“In the first public announcement about his controversial laptop computer program, Cobb schools Superintendent Joe Redden told board members Wednesday the four-year contract with Apple computers to supply about 63,000 iBook G4 laptops will cost $69.9 million. Redden said Apple negotiated a price of $350 per computer while the other two companies vying for the contract charged $404.25 (Dell) and $381.50 (IBM). ‘It’s a very conservative number,’ said Deputy Superintendent Dr. Don Beers, who gave the presentation alongside Redden,” Jon Gillooly reports for The Marietta Daily Journal.

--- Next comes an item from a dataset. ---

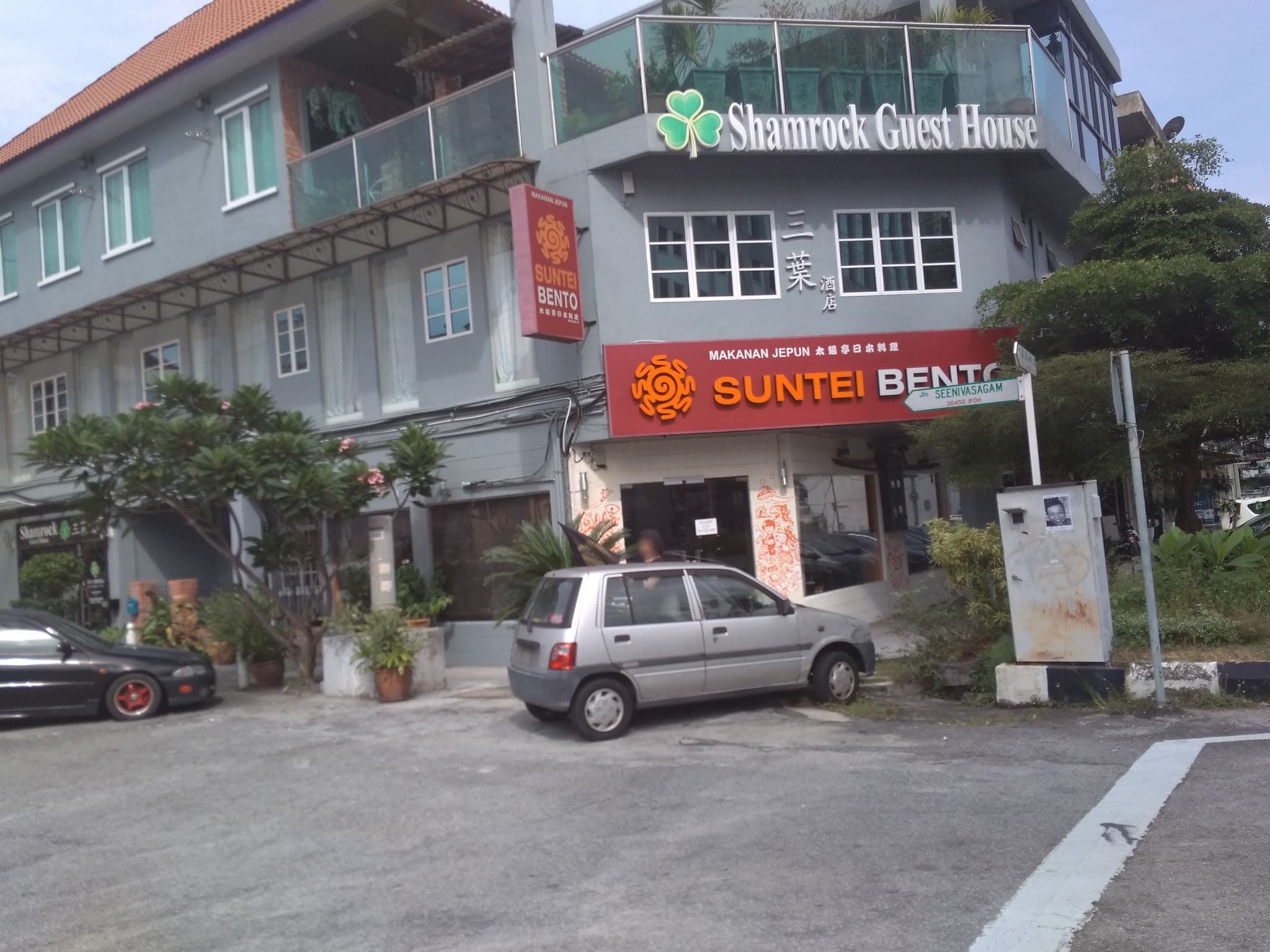 Street view near Shamrock Guest House, Ipoh — © azwar (CC BY-SA · Mapillary)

“Beers said $69.9 million includes all expenses – $2.5 million for infrastructure, $5.7 million for a wireless network, $10.1 million for teachers’ laptops, $33.6 million for high school students’ laptops and $18 million for laptops for middle school students. The program is funded by the Special Purpose Local Option Sales Tax II, which sets aside almost $76 million for technology,” Gillooly reports. “Beers said the school system expects to save money on the laptop program by saving money on textbooks, reducing the number of portable classrooms by transforming computer labs into classroom space and selling the laptops to students when the leases expire.”
“Despite the controversial nature of the program – 90 percent of e-mails to school board members and Redden between Sept. 16 and Oct. 18 were opposed to the proposal, the Marietta Daily Journal discovered in an earlier open records request – there was only one public speaker at Wednesday’s meeting who did not speak about the laptop program,” Gillooly reports. “The laptop program now goes to the seven-member school board for a vote.”